Sobre Cafés, Arrepios e Tempestades
Ela caminhou com os dedos sobre o meu peito e sorriu quando chegou perto do meu umbigo.
as unhas vermelhas com o esmalte carcomido arranharam levemente a minha pele e ela pareceu ficar satisfeita com o arrepio que tinha causado.
O sorriso desapareceu pouco antes dela recostar a cabeça sobre o meu peito e tudo o que eu pude ver enfim, eram os seus cachos espalhados sobre mim.
- Eu tenho que ir embora. - Disse-me.
- Vai por que quer. - Respondi.
- Meus boletos não vão se pagar sozinhos.
- Você tem razão. Eu tinha esquecido que vivemos pelo capital e pelos bens de consumo.
- Bem. Minha cerveja não vai se pagar sozinha. Muito menos o meu baseado.
- Agora você está falando a minha língua.
Ela ergueu a cabeça e sorriu, como se fosse uma menina.
- Você também devia se levantar, procurar alguma coisa pra fazer.
- Eu estou de férias, mulher. E o melhor de estar de férias é não ter o que fazer.
- Tá bom, tá bom.
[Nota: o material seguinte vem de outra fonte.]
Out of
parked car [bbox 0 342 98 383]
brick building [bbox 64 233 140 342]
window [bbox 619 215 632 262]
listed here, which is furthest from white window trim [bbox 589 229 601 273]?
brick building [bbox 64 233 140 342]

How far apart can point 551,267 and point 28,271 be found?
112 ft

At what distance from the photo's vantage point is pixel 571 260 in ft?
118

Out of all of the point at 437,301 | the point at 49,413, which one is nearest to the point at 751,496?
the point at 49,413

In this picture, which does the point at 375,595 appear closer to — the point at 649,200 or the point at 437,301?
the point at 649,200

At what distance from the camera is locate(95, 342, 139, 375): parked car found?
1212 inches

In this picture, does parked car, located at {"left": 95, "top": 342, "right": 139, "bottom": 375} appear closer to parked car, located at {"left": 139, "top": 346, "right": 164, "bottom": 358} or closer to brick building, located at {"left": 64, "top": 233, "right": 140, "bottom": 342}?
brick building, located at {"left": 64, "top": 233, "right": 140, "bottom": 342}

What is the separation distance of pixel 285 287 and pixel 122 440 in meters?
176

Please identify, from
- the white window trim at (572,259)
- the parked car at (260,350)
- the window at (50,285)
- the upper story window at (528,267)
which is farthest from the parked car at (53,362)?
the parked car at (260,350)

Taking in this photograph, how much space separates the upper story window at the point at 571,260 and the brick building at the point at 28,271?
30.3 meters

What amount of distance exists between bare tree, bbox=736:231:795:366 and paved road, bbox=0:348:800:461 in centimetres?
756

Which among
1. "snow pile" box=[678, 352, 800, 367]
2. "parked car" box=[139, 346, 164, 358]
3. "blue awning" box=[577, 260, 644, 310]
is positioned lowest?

Mas pelo menos faz um café. Eu vou tomar um banho.
Ela se levantou e correu para o banheiro em dois pinotes.
Segui atrás e tomei o rumo da cozinha. Botei água na cafeteira e deixei que fervesse.
Andei até o banheiro e dei de cara com ela de ponta de pés, tentando ligar o aquecimento do chuveiro.
Ela percebeu minha aproximação e olhou para trás, irritada.
- Não vai me ajudar?
- Estava tão bonitinho ver você tentando...
- Porra. Vem cá. Eu não gosto de banho frio.
Fui até o chuveiro e liguei o aquecimento. Saí de perto e ela girou a torneira.
A água escorreu e ela molhou os cabelos, que ficaram grudados em suas costas.
Os seus mamilos endureceram, apesar da água quente e eu pensei em me juntar a ela,
mas a cafeteira apitou na cozinha e eu deixei que ela tomasse banho só.
Apaguei o fogo e coloquei o café na garrafa térmica.
Um relâmpago iluminou a casa e logo depois um trovão estourou bem em cima de onde estávamos.
Ela deu um grito no banheiro, assustada, e a chuva começou a desabar do lado de fora.
enchi duas canecas com o café e só adocei a minha, já que ela preferia o dela amargo, e levei até a sala.
Ela estava enrolada na toalha olhando pela janela, para o céu que ia desabando.
- Desse jeito vou ter que ficar aqui mesmo. - Falou.
- Tem certeza que não vai dar problema?
- Eu vou ligar pra minha chefe e pedir pra compensar no próximo final de semana.
- Parece uma boa ideia. - Eu lhe disse, entregando a caneca com o café fumaçando.
- Você não botou açúcar, né?
- Não botei, menina. Só no meu.
ela tomou um gole e abriu um sorriso.
- Amargo como a vida. - Ela disse.
- Por isso eu prefiro o meu doce.
- Você é um menininho mesmo. Não importa que tenha passado dos 30.
- E você é o que?
- eu sou a louca que gosta de passar por aqui pra bagunçar um pouco mais o seu cafôfo.
- Parece uma definição apropriada.
- Eu sou boa com definições, bebê. - Disse-me, por fim.
ela terminou de tomar o café e encostou a caneca na janela.
- Agora vai tomar um banho também. Você tá suado. Eu vou pra cama.
Assenti com a cabeça e tomei um gole do meu café.
A chuva caía com ainda mais intensidade que antes e eu achei que era realmente apropriado que ela estivesse comigo naquela manhã.
Enquanto eu juntava as minhas coisas para tomar um banho, ela tirou um vinil da capa e colocou na minha radiola.
Era um presente que havia me dado.
Olhei para trás antes de entrar no banheiro e percebi que ela olhava pra o disco girando no aparelho, como se tivesse hipnotizada.
por fim ela cantou, com uma voz que me arrancou um arrepio da pele.
"I want you to know
He's not coming back
Look into my eyes
I'm not coming back
So knives out
Catch the mouse
Don't look down
Shove it in your mouth"
Então ela levou um baseado aos lábios e acendeu. tragou profundamente e soprou em direção ao teto.
Eu também respirei fundo nesse momento. A fumaça, o perfume dela e o cheiro de terra molhada.
Talvez aquilo fosse realmente o meu vício,
e me perguntei, por quanto tempo aquilo poderia durar.